I think I'm looking at it the wrong way

Yes, you are. EM fields do not provide any significant amount of energy density to a neutron star. All you need is the mass density, as I pointed out in post #35.

 

[some bloke]

It's probably a safe bet that the chains are simply required to be strong enough to accelerate the mass of the star, and that there may be some sort of cradle or dampening field or some other scifi handwavium to prevent the start from getting cut in half - after all, the chains are used to move stars, not to cut them!

So essentially Superman would also need to be strong enough to move said star in the same manner to be equally as strong as the chain, right?

There is also the physical properties to consider - tensile strength is one aspect, but brittleness is another - I can snap a hardened steel file in half over my knee, but I couldn't pull one so hard that it snap like a christmas cracker! If the chains are specifically designed with tensile strength in mind, and were not expected to have to be malleable, then they may be easier to break through a concerted effort to break them than they are when being used for their designed purpose.

 

[essenmein]

Not entirely sure how a rope would even "hold" a ball of plasma, its not particularly erm "solid".

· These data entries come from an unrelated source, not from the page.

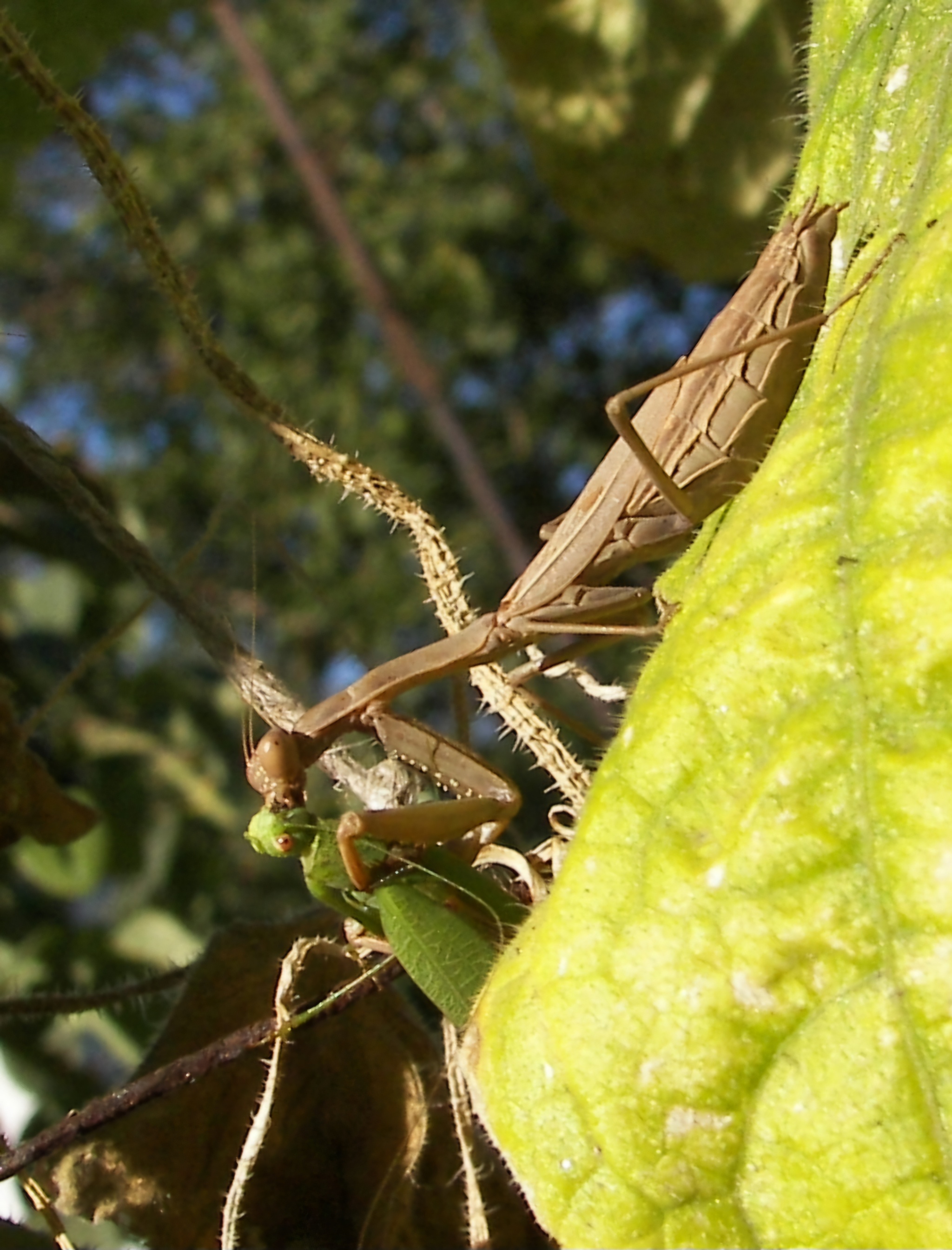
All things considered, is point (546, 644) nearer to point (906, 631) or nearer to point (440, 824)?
point (440, 824)

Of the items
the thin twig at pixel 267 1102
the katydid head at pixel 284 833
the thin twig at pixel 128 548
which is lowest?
the thin twig at pixel 267 1102

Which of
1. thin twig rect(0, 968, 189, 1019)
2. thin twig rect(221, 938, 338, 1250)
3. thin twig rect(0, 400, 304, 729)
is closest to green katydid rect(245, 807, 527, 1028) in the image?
thin twig rect(221, 938, 338, 1250)

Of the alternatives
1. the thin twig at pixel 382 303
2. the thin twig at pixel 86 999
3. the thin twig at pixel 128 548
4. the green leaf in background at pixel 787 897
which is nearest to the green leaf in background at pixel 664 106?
the thin twig at pixel 382 303

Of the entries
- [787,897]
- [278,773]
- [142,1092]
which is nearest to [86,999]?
[278,773]

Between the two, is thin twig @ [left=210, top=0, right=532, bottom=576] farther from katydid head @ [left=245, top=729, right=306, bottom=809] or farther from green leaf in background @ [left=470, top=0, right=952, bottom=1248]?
green leaf in background @ [left=470, top=0, right=952, bottom=1248]

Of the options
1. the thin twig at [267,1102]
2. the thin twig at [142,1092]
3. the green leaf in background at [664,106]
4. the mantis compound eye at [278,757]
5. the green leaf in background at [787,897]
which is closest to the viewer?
the green leaf in background at [787,897]

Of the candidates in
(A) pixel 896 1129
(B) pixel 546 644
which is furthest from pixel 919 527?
(B) pixel 546 644

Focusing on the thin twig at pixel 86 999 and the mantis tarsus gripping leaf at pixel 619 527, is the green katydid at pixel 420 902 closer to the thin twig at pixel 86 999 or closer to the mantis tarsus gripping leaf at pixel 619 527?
the mantis tarsus gripping leaf at pixel 619 527
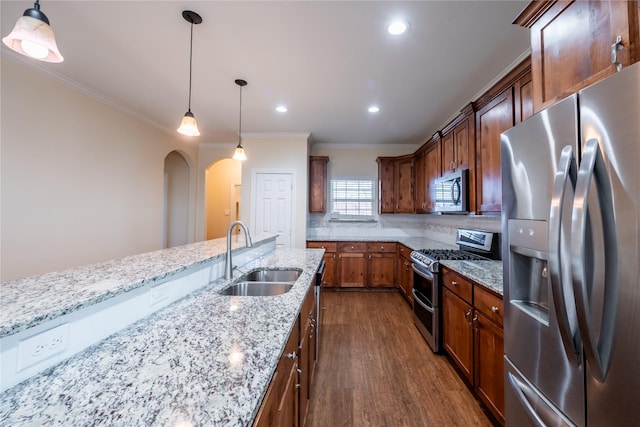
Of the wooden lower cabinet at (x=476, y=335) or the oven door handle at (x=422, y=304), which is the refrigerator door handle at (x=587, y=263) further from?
the oven door handle at (x=422, y=304)

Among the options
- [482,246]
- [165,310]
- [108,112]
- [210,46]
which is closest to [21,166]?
[108,112]

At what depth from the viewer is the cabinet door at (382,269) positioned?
4.44 m

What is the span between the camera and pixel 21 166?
244 centimetres

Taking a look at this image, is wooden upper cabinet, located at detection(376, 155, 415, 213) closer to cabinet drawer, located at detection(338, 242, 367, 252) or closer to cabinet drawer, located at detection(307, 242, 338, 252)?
cabinet drawer, located at detection(338, 242, 367, 252)

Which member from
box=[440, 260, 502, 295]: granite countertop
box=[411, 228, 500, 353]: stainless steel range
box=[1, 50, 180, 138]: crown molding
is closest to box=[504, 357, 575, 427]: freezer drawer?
box=[440, 260, 502, 295]: granite countertop

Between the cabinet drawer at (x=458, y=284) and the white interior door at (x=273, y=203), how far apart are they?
107 inches

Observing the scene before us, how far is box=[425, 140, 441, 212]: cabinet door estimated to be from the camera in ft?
11.6

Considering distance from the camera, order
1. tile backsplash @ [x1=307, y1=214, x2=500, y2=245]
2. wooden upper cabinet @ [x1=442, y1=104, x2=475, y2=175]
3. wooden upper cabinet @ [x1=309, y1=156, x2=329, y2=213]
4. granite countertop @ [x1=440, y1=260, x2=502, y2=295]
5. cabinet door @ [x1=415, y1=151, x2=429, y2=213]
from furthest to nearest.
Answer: tile backsplash @ [x1=307, y1=214, x2=500, y2=245]
wooden upper cabinet @ [x1=309, y1=156, x2=329, y2=213]
cabinet door @ [x1=415, y1=151, x2=429, y2=213]
wooden upper cabinet @ [x1=442, y1=104, x2=475, y2=175]
granite countertop @ [x1=440, y1=260, x2=502, y2=295]

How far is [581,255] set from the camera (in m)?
0.82

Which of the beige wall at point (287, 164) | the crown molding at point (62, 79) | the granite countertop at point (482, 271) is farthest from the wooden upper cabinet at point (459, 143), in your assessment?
the crown molding at point (62, 79)

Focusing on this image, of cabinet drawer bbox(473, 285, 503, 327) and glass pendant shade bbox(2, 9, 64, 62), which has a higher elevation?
glass pendant shade bbox(2, 9, 64, 62)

Let alone plasma that is in fact a raging ball of nuclear fire.

 

[PeterDonis]

Not entirely sure how a rope would even "hold" a ball of plasma, its not particularly erm "solid".

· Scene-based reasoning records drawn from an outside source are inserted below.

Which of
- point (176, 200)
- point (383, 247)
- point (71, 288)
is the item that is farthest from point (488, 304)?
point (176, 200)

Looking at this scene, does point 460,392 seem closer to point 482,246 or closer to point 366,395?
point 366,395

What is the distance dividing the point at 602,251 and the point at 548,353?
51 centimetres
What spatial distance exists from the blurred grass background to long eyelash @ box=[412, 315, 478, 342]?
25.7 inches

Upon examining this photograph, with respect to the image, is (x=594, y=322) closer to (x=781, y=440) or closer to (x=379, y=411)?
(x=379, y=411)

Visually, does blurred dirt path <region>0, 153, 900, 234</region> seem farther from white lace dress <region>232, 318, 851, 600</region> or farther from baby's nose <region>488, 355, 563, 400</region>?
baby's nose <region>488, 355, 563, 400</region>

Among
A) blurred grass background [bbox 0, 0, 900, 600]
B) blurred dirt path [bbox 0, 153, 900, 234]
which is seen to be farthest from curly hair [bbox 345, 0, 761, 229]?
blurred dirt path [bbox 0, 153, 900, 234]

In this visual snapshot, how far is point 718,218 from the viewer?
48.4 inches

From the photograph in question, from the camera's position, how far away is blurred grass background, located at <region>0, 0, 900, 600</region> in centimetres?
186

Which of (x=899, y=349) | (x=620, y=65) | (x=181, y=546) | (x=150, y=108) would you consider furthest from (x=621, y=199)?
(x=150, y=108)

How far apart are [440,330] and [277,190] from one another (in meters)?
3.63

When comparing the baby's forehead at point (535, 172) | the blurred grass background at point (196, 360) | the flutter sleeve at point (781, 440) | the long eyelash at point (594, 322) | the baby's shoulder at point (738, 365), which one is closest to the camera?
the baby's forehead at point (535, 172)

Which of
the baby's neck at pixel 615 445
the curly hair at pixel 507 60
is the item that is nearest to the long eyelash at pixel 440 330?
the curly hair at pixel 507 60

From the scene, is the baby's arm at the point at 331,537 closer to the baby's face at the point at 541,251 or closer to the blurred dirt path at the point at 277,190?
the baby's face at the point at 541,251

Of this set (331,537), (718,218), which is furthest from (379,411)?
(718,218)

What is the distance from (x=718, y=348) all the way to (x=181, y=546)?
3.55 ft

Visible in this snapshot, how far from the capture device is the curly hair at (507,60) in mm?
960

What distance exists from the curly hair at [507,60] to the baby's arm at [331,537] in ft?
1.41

Let alone plasma that is in fact a raging ball of nuclear fire.

This was already pointed out in post #23. The discussion has more or less shifted to an alternative scenario where the object to be pulled is a neutron star of the same mass as our Sun.

 

[some bloke]

I feel we're getting caught up on the wrong part of this issue. The issue is the strength of chains used to haul a mass (which we assume to be that of the sun) in space. I don't know the equations, but I would expect that you would be looking at the minimal forces needed to overcome inertia in order to move the star - I doubt that this is going to be about making that star move quickly (after all, they will have to stop it somewhere too!).

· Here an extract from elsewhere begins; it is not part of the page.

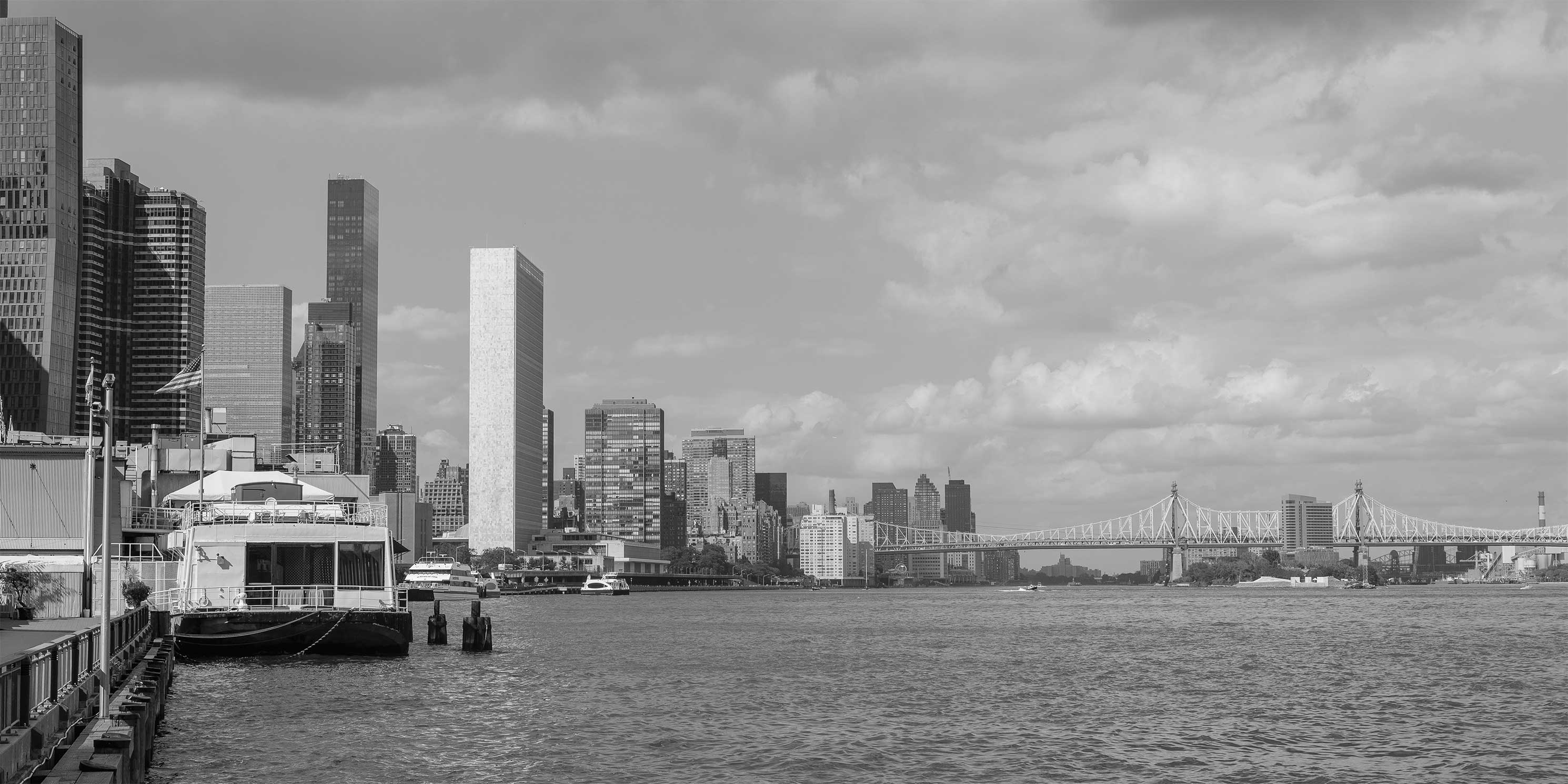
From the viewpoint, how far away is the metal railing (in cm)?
2281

The logistics of moving a star don't factor into how strong superman would have to be to break these chains.

 

[DaveC426913]

I would expect that you would be looking at the minimal forces needed to overcome inertia in order to move the star

You still have two things to factor:
how strong Superman is, and how much thrust he can produce in flight.

With insufficient flight power, all he's doing is hauling himself toward the star.

 

[PeterDonis]

I feel we're getting caught up on the wrong part of this issue. The issue is the strength of chains used to haul a mass (which we assume to be that of the sun) in space.

If you think we haven't discussed what you say the issue is, I think you haven't read the thread. The strength of the chain is exactly what we've been discussing.

I don't know the equations

A number of formulas have already been given in the thread.

 

[jackwhirl]

You still have two things to factor:
how strong Superman is, and how much thrust he can produce in flight.

With insufficient flight power, all he's doing is hauling himself toward the star.

Superman, in flight, can accelerate himself to speeds greater than the speed of light. His flight thrust is infinite. Maybe more than infinite? If infinite thrust is required to reach 1c, how much gets you to 1.1c? ...That's meaningless, isn't it?

 

[PeterDonis]

That's meaningless, isn't it?

As far as trying to analyze using the laws of physics, yes.